Most people here know I bought a Keltec P32 a few weeks ago. Well, I recently obtained a Galco leather Pocket Protector Holster for test and evaluation purposes.

The holster is a nice suede design. It works left or right handed, and my model will fit the Beretta Tomcat, Kel Tec P32 and the North American Arms Guardian 32.

I have owned several Galco holsters in the past, and have always been satisfied. This particular holster was carried by me in my front pocket this past Fri evening, and all day Sat and Sunday.

The holster works pretty well, and the quality is top notch. All the seams are done very neatly w/ no fraying. The holster does need some breaking in, as it must be held with one hand while drawing the gun in and out. But most leather holster typically need breaking in.

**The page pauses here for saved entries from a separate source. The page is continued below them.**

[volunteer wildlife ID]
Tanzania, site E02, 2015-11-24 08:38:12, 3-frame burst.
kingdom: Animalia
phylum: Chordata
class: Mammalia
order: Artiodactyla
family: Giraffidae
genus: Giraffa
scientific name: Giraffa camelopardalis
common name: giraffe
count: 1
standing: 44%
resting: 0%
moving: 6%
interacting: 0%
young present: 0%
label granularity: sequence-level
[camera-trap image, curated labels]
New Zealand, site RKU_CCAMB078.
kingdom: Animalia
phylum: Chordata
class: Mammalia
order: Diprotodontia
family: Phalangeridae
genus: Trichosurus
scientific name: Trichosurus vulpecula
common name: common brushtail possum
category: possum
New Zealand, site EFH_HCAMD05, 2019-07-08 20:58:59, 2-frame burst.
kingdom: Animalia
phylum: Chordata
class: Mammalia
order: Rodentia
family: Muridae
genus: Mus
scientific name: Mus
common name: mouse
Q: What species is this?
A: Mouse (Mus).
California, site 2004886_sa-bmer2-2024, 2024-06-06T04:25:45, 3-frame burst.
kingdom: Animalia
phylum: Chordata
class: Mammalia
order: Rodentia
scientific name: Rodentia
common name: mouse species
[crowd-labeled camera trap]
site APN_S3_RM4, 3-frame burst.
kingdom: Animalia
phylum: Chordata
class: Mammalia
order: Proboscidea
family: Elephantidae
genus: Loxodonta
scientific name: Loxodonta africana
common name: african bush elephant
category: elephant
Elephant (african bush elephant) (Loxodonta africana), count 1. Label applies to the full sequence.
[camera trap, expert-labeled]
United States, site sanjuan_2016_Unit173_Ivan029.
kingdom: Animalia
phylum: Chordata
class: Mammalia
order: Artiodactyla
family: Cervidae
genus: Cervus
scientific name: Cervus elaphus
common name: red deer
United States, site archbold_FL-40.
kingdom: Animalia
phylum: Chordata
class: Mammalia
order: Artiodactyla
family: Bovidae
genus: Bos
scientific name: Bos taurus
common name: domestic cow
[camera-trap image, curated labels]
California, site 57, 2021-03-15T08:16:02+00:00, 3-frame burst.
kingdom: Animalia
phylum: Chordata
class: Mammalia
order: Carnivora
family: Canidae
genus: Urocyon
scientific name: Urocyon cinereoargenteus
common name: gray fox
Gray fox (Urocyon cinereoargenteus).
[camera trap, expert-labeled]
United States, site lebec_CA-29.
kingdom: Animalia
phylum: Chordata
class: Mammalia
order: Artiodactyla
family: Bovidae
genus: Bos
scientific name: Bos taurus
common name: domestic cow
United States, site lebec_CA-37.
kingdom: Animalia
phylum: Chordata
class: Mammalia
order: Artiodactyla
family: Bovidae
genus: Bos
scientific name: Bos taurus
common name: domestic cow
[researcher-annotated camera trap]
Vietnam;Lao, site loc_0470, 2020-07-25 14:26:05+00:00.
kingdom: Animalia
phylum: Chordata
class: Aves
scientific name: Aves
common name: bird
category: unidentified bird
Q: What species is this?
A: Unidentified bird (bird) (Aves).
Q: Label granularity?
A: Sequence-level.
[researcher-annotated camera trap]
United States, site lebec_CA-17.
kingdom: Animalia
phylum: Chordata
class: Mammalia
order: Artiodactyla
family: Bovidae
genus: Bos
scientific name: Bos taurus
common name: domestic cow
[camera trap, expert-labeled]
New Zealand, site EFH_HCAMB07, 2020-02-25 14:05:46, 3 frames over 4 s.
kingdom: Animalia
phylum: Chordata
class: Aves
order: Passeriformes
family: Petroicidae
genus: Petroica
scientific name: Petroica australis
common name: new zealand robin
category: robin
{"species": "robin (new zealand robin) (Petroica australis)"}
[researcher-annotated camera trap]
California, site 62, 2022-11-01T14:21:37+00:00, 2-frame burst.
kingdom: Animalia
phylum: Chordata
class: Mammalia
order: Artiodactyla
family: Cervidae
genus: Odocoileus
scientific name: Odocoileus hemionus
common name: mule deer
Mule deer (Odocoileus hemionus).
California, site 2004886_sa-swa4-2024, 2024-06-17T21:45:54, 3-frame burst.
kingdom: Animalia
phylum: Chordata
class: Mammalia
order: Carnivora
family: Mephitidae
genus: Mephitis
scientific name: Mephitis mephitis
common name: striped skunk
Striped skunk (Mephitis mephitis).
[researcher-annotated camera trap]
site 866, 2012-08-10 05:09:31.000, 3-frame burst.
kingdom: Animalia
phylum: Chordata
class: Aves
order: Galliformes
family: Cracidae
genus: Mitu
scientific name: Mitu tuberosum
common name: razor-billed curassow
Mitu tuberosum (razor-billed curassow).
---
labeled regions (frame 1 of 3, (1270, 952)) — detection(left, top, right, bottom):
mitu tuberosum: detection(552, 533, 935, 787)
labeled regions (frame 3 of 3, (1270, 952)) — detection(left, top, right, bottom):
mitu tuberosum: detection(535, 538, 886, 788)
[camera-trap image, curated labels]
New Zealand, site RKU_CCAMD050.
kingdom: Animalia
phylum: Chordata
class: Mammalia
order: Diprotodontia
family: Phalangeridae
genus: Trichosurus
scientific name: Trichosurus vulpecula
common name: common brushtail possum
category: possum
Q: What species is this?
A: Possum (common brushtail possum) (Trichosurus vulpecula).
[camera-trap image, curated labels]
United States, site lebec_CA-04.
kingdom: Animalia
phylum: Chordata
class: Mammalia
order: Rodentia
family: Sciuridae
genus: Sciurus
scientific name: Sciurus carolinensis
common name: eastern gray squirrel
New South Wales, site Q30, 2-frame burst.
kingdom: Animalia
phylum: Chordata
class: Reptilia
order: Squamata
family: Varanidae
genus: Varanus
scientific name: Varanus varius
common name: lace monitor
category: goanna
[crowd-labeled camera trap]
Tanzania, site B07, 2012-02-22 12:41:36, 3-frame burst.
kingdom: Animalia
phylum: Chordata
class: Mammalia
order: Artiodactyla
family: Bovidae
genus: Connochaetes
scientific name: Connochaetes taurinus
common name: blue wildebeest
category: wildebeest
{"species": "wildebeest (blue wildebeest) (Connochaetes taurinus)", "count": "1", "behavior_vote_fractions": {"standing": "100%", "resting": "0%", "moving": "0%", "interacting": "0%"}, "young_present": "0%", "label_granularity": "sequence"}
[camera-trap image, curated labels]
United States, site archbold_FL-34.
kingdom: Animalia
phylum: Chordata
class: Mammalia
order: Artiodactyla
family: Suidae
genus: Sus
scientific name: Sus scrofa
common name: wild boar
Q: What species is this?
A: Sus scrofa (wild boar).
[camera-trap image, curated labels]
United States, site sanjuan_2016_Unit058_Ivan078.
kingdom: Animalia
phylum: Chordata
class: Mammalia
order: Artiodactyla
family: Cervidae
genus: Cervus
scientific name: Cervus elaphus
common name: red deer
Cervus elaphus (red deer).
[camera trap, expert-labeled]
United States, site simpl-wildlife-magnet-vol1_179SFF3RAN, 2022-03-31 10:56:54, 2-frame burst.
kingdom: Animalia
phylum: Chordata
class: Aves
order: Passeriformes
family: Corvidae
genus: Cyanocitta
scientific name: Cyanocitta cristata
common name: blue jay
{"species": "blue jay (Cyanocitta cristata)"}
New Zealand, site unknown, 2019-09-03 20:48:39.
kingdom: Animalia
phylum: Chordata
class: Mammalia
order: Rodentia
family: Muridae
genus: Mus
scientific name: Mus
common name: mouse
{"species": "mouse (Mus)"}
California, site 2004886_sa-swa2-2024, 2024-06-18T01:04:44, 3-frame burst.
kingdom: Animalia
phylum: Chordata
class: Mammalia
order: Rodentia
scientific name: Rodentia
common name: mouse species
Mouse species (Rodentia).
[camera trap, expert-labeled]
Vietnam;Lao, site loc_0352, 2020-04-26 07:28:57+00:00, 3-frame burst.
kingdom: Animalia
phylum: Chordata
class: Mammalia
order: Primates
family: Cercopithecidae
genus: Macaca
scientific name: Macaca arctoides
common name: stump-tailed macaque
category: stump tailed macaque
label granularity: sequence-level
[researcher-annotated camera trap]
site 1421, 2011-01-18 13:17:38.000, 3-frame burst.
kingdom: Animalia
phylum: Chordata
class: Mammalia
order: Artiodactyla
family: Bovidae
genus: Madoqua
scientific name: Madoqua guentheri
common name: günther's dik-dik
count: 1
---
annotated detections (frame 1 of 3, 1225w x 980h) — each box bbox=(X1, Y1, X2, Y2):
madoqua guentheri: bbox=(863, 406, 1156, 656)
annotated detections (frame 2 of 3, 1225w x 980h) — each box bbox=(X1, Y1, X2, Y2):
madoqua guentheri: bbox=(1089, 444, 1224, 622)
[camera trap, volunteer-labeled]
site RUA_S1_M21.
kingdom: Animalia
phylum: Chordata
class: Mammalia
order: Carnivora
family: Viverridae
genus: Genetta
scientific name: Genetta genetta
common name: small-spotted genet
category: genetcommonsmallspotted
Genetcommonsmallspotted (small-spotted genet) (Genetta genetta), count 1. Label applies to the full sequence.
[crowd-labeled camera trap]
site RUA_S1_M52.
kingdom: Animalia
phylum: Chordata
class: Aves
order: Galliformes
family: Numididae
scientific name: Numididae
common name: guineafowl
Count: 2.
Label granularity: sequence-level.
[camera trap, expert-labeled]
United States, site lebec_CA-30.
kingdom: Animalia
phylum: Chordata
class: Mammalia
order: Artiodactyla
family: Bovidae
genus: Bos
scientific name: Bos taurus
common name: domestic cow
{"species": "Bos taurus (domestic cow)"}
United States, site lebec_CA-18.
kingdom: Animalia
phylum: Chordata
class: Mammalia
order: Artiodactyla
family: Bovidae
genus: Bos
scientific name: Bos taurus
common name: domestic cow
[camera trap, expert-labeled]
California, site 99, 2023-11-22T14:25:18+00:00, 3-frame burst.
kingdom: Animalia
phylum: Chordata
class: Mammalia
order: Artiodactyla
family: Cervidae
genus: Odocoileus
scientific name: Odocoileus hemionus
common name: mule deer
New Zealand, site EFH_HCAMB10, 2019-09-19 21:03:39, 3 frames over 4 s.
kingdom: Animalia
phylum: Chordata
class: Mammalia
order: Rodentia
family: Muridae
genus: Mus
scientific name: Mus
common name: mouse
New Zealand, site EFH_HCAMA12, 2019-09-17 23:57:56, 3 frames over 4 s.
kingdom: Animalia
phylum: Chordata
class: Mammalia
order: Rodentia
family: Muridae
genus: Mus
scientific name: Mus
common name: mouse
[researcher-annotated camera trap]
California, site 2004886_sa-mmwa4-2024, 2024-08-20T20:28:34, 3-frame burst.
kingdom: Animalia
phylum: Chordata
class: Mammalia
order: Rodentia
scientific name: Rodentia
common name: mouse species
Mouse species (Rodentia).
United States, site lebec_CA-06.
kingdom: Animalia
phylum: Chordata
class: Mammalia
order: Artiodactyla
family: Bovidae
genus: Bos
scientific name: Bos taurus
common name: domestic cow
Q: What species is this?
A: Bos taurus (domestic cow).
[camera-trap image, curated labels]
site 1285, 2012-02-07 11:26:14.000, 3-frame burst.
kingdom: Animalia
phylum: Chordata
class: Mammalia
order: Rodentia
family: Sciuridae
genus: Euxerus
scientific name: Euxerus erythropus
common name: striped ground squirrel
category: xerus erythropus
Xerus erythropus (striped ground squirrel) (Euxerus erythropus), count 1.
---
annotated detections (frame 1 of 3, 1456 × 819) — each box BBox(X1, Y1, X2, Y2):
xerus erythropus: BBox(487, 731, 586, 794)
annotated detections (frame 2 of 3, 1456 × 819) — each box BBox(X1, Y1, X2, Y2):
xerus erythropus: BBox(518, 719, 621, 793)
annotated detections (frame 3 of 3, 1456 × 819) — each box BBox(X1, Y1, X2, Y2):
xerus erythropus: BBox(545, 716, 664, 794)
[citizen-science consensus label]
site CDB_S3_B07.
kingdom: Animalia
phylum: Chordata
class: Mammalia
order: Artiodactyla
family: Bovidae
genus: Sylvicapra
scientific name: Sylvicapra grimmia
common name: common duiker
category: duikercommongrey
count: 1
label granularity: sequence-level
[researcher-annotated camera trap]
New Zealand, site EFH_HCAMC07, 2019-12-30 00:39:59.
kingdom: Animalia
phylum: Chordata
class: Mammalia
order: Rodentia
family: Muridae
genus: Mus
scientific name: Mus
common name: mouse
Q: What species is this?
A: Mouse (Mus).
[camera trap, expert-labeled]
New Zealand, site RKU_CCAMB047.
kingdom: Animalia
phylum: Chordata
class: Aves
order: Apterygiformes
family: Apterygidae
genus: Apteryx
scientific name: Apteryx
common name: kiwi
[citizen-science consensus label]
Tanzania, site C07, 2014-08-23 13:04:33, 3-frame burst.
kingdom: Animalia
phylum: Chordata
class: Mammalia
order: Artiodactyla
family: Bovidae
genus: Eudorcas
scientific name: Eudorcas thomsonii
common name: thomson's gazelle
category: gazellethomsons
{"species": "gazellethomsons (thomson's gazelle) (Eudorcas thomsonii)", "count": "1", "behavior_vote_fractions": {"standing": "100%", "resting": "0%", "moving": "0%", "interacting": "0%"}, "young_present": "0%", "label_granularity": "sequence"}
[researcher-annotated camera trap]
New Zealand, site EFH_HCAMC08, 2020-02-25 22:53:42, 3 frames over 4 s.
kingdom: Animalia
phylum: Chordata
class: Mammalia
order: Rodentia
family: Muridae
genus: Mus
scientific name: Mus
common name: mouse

If you do have a small mouse gun and need a pocket holster, you should really check out the Galco Pocket Protector. Cost is not prohibited, either... It's typically in the $20 range. A nice change from the $50+ that larger belt holsters usually cost. So, there is 1 nice advantage to having a mouse gun :mrgreen:


----------



## scooter (May 9, 2006)

I just wish I could find one I liked that was SA. I just cant do the DA or DA/SA thing:smt011


----------



## Baldy (Jun 21, 2006)

Looks like it will do a good job. I know I went through about four holsters for my Sp 101 before I got my Galco, and I been a happy camper since. They do good work.


----------



## Shipwreck (Jan 26, 2006)

scooter said:


> I just wish I could find one I liked that was SA. I just cant do the DA or DA/SA thing:smt011


Well, while I practice at the range w/ it, ya gotta realize that this is not a range gun. Now, I just cycle a few rounds thru it on various range trips to ensure reliability. It's not a target gun. So, for what it is, the DA pull isn't that bad. I do have to use the tip/pad of my trigger finger to shoot it - with the length of the pull and the narrowness of the gun, I can't use the joint of the finger on the trigger. But, it's a nice little mouse gun.


----------